New Data Parallelism in PetaVision

Hi all,

An early version of data parallelism is now in the master branch of the Github repository. Here’s everything you need to know about the change.

To run with batches, simply set the parameter nbatch in the HyPerCol. This creates a 4th dimension into all layers in the parameter file. Currently, only shared weights are allowed for weights if you are to use batches. These weights are shared across all batches, meaning you have one set of weights that is learning/delivering on all batches.

While specifying batches is pretty straight forward from a user standpoint, there were many additional changes that were made to incorporate batches.

Image/Movie Hierarchy:

The Image/Movie hierarchy has been reworked. Image and Movie now only specifically take images or list of filenames respectively. To read PVP files, use the new ImagePvp and MoviePvp layers. As part of this rework, the parameter to all 4 files for specifying the input file is now inputPath. You will need to change your existing parameter files to include this new parameter as a replacement for the old imagePath, listOfFilenames, etc. Finally, all start_frame_index parameters are now 0 indexed, as opposed to the previously 1 indexed values.

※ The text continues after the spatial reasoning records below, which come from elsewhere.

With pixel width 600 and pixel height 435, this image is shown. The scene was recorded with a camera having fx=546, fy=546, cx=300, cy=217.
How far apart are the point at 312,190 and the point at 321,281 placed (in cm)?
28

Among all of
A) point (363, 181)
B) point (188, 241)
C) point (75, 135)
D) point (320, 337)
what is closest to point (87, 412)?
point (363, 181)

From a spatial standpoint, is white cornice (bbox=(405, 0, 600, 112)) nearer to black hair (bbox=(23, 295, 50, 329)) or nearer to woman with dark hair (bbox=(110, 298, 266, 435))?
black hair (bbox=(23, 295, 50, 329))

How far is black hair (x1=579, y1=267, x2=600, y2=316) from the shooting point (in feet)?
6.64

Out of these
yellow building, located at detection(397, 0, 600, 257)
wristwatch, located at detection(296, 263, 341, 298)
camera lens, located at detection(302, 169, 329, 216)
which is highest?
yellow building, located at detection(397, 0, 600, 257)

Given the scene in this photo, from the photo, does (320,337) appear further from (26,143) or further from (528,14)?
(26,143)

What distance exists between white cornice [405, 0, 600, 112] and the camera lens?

Image and ImagePvp with batches simply copies the image across all batches. Movie/MoviePvp now has a new parameter batchMethod that can be one of 3 values: “byImage”, “byMovie”, and “bySpecified” (default). “bySpecified” allows you to specify a start frame and skip frame per batch. As an example, if we were to have a parameter file with 4 batches, your start frame and skip frame can be as such:

Movie "myMovie"{
...
inputPath = "myFile.txt";
start_frame_index = [0, 1, 2, 3];
skip_frame_index = [4, 4, 4, 4];
...
}

myFile.txt

0.png
1.png
2.png
3.png
...

Here, batch index 0 will read frames 0, 4, 8 …, batch index 1 will read 1, 5, 9… etc.

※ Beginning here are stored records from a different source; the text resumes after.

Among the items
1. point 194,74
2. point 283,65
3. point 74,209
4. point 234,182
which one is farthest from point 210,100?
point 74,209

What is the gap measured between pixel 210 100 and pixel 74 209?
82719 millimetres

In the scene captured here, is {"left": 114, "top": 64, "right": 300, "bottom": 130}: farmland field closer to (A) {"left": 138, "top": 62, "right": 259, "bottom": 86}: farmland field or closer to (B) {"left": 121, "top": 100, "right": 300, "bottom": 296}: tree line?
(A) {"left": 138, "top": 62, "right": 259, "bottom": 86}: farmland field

“byMovie” and “byImage” explicitly sets the start_frame_index and skip_frame_index. Namely, assuming with a batch size of 4 and the input file having 40 frames:

byImage:

start_frame_index = [0, 1, 2, 3];
skip_frame_index = [4, 4, 4, 4];

byMovie:

start_frame_index = [0, 10, 20, 30]
skip_frame_index = [1, 1, 1, 1];

These 2 batchMethods also do take a start_frame_index (it has to be only one value), which sets an offset into the generated start_frame_index. Examples of how to use the new Image and Movie can be found in the new ImageSystemTest.

PVP files:

PVP files are completely backwards compatible. Here, we write out each batch as an individual frame. As an example, with 4 batches, the layout of the PVP file will go:

[header]
time = 0
[data for batch 0]
time = 0
[data for batch 1]
time = 0
[data for batch 2]
time = 0
[data for batch 3]
time = 1
[data for batch 0]
etc...

Note that consecutive frames can now have the same timestamp. This will most likely throw errors in your current analysis scripts. The header of PVP files now contains a nbatch field (the obsolete nb header field) that is written out for use in analysis scripts, as PetaVision itself never reads this parameter. I’ve added a simple error and sparsity analysis file to OpenPV/pv-core/mlab/batchLCA as an example.

Currently, batches cannot be split up into MPI. This is currently my next item on the list. There are also other various reworks internally, but I’ll spare you the lengthy explanations, as they’re mostly under the hood. Please let me know if you find any bugs or have any problems running with batches.

Sheng